Las elecciones en México han enfrentado serias acusaciones de infiltración del crimen organizado. En Sinaloa, el gobernador con licencia, Rubén Rocha Moya, ha sido señalado por vínculos con grupos criminales desde que asumió el cargo. Estas acusaciones no solo afectan a su estado, sino que también se han reportado incidentes violentos durante las elecciones en San Luis Potosí, Michoacán y Chiapas.

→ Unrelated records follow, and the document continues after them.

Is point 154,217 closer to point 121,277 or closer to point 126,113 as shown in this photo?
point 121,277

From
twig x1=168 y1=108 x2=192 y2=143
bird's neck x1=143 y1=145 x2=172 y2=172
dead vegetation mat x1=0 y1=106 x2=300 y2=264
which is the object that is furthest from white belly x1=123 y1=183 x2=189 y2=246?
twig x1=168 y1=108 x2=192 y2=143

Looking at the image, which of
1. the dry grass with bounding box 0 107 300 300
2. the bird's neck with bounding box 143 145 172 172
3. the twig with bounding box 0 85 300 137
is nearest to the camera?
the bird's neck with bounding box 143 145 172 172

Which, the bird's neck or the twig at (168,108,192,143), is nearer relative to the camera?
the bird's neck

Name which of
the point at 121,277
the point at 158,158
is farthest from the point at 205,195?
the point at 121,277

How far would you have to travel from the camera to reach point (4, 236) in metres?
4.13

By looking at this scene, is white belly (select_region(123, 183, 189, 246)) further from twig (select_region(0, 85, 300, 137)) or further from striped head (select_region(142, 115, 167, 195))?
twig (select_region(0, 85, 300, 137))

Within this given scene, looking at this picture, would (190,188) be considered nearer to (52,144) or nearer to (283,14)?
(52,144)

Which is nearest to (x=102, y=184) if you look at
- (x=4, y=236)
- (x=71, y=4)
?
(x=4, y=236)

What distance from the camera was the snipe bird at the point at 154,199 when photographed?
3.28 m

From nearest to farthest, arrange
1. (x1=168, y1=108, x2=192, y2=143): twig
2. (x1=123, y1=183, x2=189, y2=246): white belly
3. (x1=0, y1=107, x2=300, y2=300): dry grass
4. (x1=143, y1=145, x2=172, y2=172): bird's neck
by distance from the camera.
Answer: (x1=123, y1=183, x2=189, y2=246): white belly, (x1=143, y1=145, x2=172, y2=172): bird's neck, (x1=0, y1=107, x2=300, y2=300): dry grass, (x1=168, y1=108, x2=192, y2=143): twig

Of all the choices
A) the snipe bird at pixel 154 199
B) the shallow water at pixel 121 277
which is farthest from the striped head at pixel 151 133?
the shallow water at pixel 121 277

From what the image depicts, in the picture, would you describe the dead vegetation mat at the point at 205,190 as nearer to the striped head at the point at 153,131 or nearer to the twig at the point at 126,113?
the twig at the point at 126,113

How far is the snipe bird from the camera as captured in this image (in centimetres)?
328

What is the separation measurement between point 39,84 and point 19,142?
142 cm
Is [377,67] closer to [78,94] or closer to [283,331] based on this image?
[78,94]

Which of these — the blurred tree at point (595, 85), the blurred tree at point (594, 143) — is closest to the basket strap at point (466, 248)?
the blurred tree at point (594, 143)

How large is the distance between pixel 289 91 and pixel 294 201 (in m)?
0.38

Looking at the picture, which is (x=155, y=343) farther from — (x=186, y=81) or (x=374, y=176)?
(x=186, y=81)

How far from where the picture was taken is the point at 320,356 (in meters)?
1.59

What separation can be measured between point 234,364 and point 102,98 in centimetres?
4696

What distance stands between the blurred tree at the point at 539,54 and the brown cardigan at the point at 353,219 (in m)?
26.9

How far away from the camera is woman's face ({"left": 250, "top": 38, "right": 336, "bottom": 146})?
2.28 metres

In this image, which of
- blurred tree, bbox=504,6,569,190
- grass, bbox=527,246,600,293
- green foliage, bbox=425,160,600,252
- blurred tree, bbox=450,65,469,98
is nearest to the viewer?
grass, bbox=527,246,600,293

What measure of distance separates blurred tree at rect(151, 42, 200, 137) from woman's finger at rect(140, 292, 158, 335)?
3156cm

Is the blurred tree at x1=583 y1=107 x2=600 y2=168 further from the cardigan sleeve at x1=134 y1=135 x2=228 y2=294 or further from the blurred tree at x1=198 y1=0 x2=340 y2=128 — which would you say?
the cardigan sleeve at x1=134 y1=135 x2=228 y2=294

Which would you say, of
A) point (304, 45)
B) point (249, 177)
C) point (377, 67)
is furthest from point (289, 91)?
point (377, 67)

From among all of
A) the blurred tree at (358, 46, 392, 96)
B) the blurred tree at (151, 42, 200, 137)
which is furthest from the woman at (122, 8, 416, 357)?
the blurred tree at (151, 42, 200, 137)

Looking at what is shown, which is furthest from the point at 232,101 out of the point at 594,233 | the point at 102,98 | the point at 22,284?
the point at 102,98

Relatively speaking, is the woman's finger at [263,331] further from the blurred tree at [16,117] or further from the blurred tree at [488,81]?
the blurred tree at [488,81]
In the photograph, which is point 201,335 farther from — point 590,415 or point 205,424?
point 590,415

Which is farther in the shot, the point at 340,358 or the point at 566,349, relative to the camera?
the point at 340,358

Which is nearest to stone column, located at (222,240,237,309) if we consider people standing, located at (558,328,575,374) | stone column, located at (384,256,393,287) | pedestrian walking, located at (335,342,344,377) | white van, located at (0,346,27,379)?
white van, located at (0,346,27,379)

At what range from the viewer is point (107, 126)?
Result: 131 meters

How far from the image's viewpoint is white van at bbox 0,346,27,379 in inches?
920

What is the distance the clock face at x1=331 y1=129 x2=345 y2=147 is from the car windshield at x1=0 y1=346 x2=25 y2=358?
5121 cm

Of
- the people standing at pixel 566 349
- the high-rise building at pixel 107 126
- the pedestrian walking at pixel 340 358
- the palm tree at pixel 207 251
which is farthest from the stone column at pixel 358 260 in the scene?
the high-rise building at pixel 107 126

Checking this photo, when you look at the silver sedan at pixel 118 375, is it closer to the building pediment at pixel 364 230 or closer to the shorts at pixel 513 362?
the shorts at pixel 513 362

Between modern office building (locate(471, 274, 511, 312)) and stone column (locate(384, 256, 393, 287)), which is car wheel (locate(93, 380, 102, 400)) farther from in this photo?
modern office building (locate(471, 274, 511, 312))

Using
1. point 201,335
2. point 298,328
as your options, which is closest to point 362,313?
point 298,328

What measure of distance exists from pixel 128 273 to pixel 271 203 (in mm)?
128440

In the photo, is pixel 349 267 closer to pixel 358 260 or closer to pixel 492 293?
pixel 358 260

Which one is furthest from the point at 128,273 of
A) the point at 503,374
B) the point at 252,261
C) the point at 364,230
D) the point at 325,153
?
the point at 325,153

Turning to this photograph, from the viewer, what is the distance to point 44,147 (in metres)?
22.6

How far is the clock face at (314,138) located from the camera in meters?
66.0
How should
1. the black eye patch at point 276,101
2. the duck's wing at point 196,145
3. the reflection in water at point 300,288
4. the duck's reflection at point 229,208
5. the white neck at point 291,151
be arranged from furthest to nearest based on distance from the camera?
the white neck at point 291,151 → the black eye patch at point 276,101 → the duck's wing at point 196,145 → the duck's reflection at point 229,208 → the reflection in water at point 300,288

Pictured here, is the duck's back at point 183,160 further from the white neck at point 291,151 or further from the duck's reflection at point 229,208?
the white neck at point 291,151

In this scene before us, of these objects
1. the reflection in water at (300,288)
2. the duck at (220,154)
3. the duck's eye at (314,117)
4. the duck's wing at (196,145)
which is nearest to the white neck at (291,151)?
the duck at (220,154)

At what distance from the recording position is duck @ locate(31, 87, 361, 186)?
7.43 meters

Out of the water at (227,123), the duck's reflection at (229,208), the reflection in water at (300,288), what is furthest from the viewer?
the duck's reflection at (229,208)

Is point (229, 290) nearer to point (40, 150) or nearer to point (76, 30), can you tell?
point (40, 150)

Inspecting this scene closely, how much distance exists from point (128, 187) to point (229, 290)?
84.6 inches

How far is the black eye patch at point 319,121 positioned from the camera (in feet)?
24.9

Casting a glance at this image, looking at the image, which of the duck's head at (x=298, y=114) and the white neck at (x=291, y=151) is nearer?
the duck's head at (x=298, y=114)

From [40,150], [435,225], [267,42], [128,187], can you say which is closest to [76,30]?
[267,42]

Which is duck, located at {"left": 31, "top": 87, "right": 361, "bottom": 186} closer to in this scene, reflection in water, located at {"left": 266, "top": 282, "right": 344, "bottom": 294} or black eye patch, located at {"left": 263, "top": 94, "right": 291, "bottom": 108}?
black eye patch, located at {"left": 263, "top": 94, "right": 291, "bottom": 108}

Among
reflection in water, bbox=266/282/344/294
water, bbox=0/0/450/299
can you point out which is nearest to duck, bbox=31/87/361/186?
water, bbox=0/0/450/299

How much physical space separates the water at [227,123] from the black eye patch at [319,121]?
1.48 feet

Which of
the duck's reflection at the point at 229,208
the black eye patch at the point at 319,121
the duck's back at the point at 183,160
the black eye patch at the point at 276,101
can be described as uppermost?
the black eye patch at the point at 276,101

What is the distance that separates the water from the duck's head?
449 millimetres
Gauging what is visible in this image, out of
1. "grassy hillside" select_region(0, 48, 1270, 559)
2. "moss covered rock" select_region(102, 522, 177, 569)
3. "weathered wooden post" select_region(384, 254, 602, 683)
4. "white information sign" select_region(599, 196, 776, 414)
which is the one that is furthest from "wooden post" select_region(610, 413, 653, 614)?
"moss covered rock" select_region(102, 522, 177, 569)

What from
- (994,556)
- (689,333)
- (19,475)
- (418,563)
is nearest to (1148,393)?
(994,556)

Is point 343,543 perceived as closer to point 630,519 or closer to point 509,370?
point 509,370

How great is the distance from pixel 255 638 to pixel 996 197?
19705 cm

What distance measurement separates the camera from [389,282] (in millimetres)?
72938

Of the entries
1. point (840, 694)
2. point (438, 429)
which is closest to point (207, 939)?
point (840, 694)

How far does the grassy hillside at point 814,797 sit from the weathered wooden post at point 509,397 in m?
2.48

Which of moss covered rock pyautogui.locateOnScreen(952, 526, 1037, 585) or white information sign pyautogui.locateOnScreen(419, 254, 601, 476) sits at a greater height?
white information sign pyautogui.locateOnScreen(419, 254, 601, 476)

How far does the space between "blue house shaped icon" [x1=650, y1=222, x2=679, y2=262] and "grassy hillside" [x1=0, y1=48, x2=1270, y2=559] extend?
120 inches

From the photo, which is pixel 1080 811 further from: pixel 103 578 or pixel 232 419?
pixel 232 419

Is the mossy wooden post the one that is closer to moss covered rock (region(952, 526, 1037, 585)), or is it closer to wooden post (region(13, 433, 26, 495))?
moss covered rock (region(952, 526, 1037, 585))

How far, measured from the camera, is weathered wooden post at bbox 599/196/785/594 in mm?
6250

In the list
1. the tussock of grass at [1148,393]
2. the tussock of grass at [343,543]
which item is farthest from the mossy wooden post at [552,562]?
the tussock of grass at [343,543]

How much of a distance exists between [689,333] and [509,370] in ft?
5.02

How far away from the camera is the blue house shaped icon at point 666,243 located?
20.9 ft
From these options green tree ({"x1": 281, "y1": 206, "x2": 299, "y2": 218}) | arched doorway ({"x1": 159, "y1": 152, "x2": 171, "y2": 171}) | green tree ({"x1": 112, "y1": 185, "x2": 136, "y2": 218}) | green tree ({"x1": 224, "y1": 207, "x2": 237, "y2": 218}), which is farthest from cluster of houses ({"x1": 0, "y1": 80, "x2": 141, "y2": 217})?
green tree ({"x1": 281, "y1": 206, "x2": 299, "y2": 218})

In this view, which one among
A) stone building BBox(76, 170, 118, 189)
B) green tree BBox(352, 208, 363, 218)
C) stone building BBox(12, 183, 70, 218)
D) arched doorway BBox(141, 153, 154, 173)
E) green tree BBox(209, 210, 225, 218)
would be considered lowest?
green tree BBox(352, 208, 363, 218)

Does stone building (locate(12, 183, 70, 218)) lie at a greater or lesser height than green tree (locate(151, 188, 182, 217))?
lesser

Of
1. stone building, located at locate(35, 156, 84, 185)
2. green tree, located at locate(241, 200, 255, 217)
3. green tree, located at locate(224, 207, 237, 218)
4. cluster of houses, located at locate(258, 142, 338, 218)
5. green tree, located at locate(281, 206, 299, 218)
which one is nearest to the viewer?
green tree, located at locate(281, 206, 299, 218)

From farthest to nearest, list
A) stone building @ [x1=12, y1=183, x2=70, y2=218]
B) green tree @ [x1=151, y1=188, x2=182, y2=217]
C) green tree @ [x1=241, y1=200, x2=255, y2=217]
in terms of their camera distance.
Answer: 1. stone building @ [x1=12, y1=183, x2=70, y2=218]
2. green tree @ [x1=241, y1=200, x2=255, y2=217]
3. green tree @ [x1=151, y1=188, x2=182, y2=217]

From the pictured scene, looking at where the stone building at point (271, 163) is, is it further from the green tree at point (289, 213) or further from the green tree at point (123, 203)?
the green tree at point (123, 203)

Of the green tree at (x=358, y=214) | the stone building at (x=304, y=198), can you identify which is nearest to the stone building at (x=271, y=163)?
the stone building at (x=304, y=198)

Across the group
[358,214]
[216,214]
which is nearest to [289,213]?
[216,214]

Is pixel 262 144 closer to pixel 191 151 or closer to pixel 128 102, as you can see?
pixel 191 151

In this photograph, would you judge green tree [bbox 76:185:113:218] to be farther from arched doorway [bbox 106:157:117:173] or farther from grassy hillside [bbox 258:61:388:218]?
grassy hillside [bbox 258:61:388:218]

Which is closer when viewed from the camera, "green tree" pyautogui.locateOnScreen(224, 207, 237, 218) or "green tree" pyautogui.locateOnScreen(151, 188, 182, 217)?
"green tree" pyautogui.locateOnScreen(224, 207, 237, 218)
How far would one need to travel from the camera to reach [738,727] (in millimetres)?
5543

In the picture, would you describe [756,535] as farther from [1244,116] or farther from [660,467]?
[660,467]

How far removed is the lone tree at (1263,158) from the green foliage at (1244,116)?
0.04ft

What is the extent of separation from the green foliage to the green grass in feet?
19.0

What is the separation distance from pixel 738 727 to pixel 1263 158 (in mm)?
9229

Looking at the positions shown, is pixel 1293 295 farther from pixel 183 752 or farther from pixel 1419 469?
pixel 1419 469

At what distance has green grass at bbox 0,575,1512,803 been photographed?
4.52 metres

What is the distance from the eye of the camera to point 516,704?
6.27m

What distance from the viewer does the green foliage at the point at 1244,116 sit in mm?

Durante los comicios de 2021, varios candidatos y funcionarios se vieron amenazados, y algunos incluso fueron asesinados. En Michoacán, el Tribunal Electoral del Poder Judicial de la Federación confirmó la intervención de delincuentes en varias casillas, lo que llevó a la anulación de votaciones en cuatro municipios. Sin embargo, a pesar de las evidencias, el triunfo de Alfredo Ramírez Bedolla no fue revocado.
La violencia no ha cesado, ya que en el proceso electoral intermedio de 2024, personas relacionadas con el crimen han asesinado a candidatos en Maravatío. La situación sigue siendo crítica, y la percepción de la narcopolítica se profundiza en el estado, afectando el clima electoral y la seguridad de los postulantes.
San Luis Potosí también se enfrenta a un contexto similar. Ricardo Gallardo Cardona, actual gobernador, ha sido vinculado con delitos de corrupción y delincuencia organizada desde su tiempo como alcalde. En 2020, la Unidad de Inteligencia Financiera presentó denuncias sobre desvíos millonarios durante su gestión, pero no se han concretado nuevas imputaciones.
A medida que se acercan las próximas elecciones, el desafío enfrentado por los candidatos es creciente. Con un panorama marcado por la violencia y la corrupción, el futuro de la democracia en estas regiones de México se ve amenazado por la sombra del crimen organizado.